I've completely replaced a CCFL backlight before, with LED strip lights (and cut the jumper that used to power that inverter, seeing that it was completely independent unlike this one, and wouldn't be missed), but since the tubes are clearly okay in this one, I'd rather not take apart the display module itself to get to them.
Here's a 1min video showing my reverse-engineered schematic, and analog 'scope captures (with my phone on a tripod) of the 3 signals between the video processor and the inverter:
Copy/pasted description:
The backlight comes on for about 1 second when the monitor turns on, then the backlight goes out again. Power-cycling (soft or hard, it doesn't matter in this case) gets the backlight back for another 1 second, ad-infinitum. The loud clicks in this video are from the soft power button, amplified by a lot, and the ambient noise removed.
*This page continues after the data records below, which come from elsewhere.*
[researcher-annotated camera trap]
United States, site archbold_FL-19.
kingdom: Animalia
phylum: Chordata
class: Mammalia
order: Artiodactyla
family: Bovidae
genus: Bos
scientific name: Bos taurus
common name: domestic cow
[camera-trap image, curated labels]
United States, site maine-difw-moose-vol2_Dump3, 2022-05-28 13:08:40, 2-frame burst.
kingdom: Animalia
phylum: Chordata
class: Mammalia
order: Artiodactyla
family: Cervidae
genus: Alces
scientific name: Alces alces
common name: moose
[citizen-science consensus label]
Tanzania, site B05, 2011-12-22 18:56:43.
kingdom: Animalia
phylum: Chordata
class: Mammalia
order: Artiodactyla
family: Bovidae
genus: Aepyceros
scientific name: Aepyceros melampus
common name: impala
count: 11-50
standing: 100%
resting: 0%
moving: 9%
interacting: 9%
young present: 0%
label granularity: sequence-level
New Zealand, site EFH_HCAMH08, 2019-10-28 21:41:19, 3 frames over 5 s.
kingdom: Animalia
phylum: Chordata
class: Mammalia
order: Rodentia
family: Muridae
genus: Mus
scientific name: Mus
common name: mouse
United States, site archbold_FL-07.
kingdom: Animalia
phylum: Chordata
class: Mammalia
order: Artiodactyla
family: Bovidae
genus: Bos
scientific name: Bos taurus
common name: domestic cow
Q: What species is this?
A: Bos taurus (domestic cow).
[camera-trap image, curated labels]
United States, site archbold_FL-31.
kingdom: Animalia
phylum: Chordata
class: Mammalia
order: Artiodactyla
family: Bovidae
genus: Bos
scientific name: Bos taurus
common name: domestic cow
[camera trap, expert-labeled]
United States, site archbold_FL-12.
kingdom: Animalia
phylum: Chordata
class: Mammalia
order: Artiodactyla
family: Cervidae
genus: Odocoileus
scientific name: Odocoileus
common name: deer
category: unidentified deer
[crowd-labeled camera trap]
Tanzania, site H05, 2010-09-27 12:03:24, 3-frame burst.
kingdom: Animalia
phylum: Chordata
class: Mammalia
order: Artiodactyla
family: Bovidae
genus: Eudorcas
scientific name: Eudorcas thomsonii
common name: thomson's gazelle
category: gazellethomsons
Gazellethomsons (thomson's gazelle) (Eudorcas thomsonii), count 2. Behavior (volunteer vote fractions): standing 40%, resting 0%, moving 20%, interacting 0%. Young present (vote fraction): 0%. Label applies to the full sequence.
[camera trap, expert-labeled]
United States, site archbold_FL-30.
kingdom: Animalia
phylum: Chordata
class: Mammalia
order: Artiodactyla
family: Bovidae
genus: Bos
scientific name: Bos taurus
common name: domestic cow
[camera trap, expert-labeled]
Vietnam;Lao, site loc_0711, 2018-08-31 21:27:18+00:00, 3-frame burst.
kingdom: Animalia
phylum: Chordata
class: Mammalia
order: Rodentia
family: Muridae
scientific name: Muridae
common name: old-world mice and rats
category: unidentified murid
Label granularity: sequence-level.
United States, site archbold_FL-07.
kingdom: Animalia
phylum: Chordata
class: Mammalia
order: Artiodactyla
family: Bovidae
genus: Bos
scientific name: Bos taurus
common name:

I reverse-engineered the single-sided, through-hole PCB to get the schematic shown here, and then probed the interesting signals. The high-frequency, low(ish)-amplitude artifacts when the Backlight is ON, are about 60kHz. I didn't think to capture that explicitly, but pausing on the right frame shows about 3 cycles in 50us. That's the switching frequency of the CCFL inverter, so I'm guessing it has some parasitic coupling from there.
The 15-pin Controller (CN5), is a surface-mount PCB at 90deg to the main board, using a pin header to connect them as if it were another through-hole component. I didn't look very closely at that board.